SET EXERCISE = Could you repeat the listing below word for word, from the line with "Is the white" to the line with "In this context, does", leaving the pictures out?

DATASET EXTRACT =
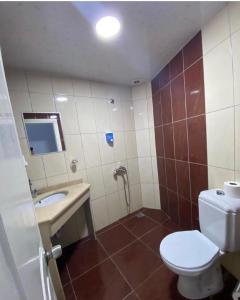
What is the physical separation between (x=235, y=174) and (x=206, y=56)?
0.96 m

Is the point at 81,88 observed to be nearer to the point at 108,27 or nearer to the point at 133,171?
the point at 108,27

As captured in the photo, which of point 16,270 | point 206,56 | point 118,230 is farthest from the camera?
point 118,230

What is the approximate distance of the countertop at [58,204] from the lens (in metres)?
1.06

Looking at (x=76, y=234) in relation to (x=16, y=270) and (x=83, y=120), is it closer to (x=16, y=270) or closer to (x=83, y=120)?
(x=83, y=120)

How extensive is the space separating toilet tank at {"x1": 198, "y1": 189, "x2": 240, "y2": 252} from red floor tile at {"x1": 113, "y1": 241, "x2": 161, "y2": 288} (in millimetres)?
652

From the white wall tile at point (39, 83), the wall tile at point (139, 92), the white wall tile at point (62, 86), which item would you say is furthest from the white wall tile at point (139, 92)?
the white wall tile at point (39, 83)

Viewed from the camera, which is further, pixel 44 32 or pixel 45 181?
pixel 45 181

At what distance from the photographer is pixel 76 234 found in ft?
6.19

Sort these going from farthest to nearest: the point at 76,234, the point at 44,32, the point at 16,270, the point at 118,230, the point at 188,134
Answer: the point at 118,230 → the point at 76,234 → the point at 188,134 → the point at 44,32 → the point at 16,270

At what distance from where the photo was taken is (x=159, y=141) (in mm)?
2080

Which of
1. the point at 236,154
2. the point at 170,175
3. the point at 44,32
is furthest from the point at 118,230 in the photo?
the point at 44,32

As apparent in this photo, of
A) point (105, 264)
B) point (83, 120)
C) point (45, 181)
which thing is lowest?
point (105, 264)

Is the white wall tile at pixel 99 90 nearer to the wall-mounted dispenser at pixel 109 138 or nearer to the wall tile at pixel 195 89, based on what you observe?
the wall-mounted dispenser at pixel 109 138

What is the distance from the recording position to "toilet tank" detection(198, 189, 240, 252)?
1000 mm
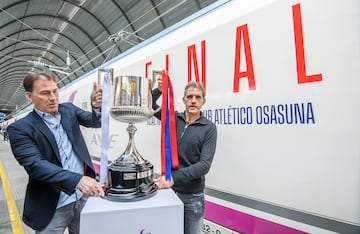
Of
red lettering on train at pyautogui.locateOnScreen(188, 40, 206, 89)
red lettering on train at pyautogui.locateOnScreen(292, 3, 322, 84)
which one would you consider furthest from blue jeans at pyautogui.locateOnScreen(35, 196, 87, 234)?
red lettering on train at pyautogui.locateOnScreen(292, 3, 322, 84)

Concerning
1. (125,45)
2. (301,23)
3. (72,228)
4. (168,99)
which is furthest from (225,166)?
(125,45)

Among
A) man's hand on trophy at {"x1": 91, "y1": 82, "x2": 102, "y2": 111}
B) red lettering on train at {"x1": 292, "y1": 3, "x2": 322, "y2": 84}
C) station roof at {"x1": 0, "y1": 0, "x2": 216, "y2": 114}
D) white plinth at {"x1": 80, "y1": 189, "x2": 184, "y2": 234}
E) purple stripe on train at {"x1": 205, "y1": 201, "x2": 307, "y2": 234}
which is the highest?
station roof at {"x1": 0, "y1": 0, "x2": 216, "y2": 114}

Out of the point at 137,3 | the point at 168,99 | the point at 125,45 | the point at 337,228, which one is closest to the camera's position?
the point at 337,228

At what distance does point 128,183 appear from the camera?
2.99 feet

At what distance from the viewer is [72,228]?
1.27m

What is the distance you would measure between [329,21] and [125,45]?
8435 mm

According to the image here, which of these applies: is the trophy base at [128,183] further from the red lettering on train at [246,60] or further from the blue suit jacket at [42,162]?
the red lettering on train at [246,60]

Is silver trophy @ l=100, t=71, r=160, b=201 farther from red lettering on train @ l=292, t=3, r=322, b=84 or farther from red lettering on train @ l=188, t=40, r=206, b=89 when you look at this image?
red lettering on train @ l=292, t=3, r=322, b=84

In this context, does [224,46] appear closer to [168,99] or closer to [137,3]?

--

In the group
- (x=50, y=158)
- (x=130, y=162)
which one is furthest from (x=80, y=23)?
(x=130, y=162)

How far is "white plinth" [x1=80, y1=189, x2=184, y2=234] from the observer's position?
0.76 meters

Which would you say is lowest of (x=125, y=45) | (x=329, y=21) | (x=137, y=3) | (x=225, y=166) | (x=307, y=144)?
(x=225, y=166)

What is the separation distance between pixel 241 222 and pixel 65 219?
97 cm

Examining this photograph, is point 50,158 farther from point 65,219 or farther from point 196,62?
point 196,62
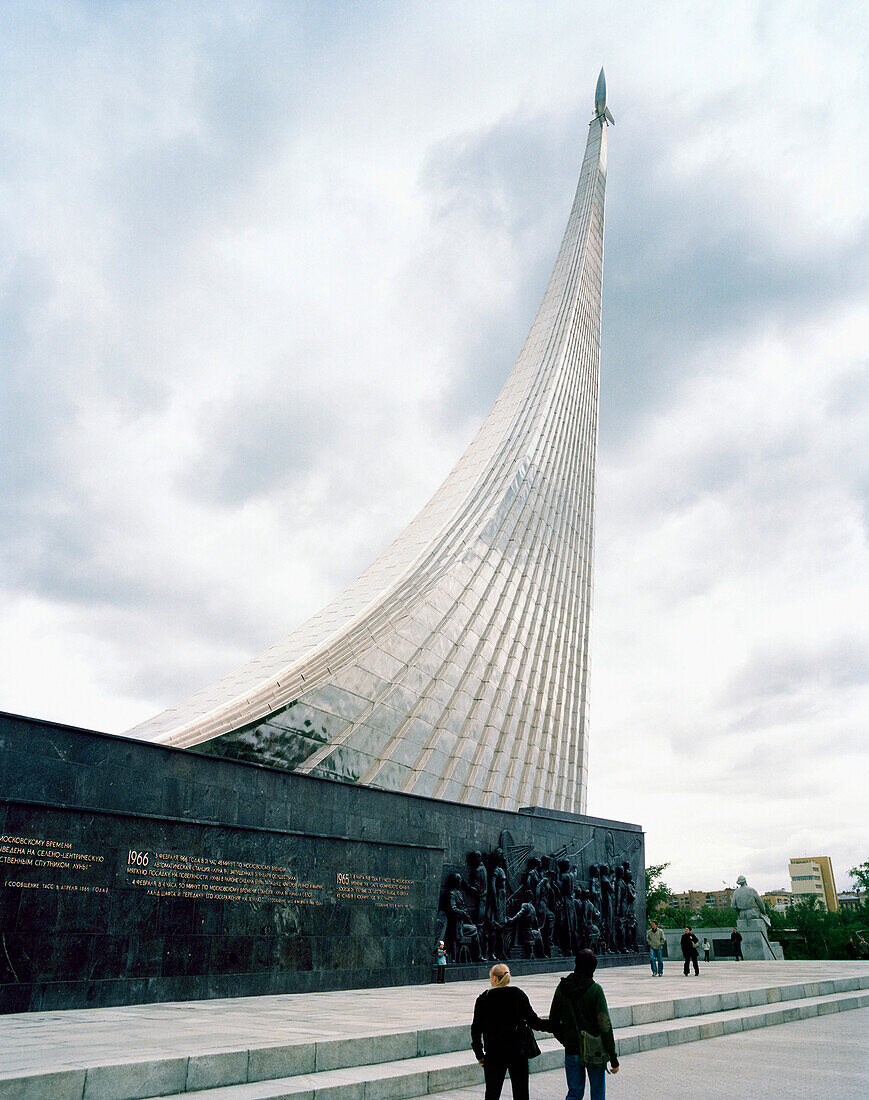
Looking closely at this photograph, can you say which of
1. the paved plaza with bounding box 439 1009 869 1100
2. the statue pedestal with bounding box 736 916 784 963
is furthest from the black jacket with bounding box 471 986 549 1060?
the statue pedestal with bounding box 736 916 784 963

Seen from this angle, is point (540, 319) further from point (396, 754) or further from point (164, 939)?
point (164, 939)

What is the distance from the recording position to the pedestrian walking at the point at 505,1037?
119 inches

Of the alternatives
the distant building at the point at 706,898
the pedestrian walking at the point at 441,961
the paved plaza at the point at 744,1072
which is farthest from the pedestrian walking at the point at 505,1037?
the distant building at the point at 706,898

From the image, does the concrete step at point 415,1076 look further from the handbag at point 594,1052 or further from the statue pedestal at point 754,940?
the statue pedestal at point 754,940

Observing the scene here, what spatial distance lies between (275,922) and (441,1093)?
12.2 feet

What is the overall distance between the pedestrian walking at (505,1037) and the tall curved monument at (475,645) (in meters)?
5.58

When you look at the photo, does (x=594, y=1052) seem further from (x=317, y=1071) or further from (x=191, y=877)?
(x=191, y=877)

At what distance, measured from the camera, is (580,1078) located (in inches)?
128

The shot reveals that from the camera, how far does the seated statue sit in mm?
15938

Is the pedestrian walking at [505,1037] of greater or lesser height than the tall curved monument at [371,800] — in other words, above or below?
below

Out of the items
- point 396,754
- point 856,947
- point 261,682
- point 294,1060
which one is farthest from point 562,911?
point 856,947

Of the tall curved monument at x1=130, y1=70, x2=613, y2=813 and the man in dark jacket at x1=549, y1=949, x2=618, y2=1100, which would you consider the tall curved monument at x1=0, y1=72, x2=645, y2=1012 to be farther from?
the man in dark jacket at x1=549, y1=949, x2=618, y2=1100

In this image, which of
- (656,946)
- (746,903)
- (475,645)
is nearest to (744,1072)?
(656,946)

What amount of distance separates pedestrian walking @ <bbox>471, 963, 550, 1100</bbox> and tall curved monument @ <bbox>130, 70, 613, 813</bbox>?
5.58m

RESPONSE TO THE TASK =
Is the white wall tile at pixel 99 90 nearer to the wall-mounted dispenser at pixel 109 138 or nearer to the wall tile at pixel 195 89, based on what you observe?
the wall-mounted dispenser at pixel 109 138

What is the distance from the recording position to "toilet tank" detection(198, 189, 240, 252)?
1000 mm
Of
red lettering on train at pyautogui.locateOnScreen(188, 40, 206, 89)
red lettering on train at pyautogui.locateOnScreen(292, 3, 322, 84)
which one would you consider furthest from blue jeans at pyautogui.locateOnScreen(35, 196, 87, 234)?
red lettering on train at pyautogui.locateOnScreen(292, 3, 322, 84)

Concerning
1. (125,45)
2. (301,23)
3. (72,228)
4. (168,99)
which is furthest from (225,166)?
(125,45)

Among
A) man's hand on trophy at {"x1": 91, "y1": 82, "x2": 102, "y2": 111}
B) red lettering on train at {"x1": 292, "y1": 3, "x2": 322, "y2": 84}
C) station roof at {"x1": 0, "y1": 0, "x2": 216, "y2": 114}
D) white plinth at {"x1": 80, "y1": 189, "x2": 184, "y2": 234}
E) purple stripe on train at {"x1": 205, "y1": 201, "x2": 307, "y2": 234}
which is the highest?
station roof at {"x1": 0, "y1": 0, "x2": 216, "y2": 114}

Out of the point at 137,3 | the point at 168,99 | the point at 125,45 | the point at 337,228, which one is closest to the camera's position?
the point at 337,228

At what distance does point 128,183 appear from the camera?
2.99 feet

At what distance from the viewer is [72,228]?
1.27m

What is the distance you would measure between [329,21] and [125,45]?
8435 mm

According to the image here, which of these applies: is the trophy base at [128,183] further from the red lettering on train at [246,60] or further from the blue suit jacket at [42,162]?
the red lettering on train at [246,60]

Is silver trophy @ l=100, t=71, r=160, b=201 farther from red lettering on train @ l=292, t=3, r=322, b=84 or farther from red lettering on train @ l=188, t=40, r=206, b=89 when you look at this image?
red lettering on train @ l=292, t=3, r=322, b=84

In this context, does [224,46] appear closer to [168,99] or closer to [137,3]?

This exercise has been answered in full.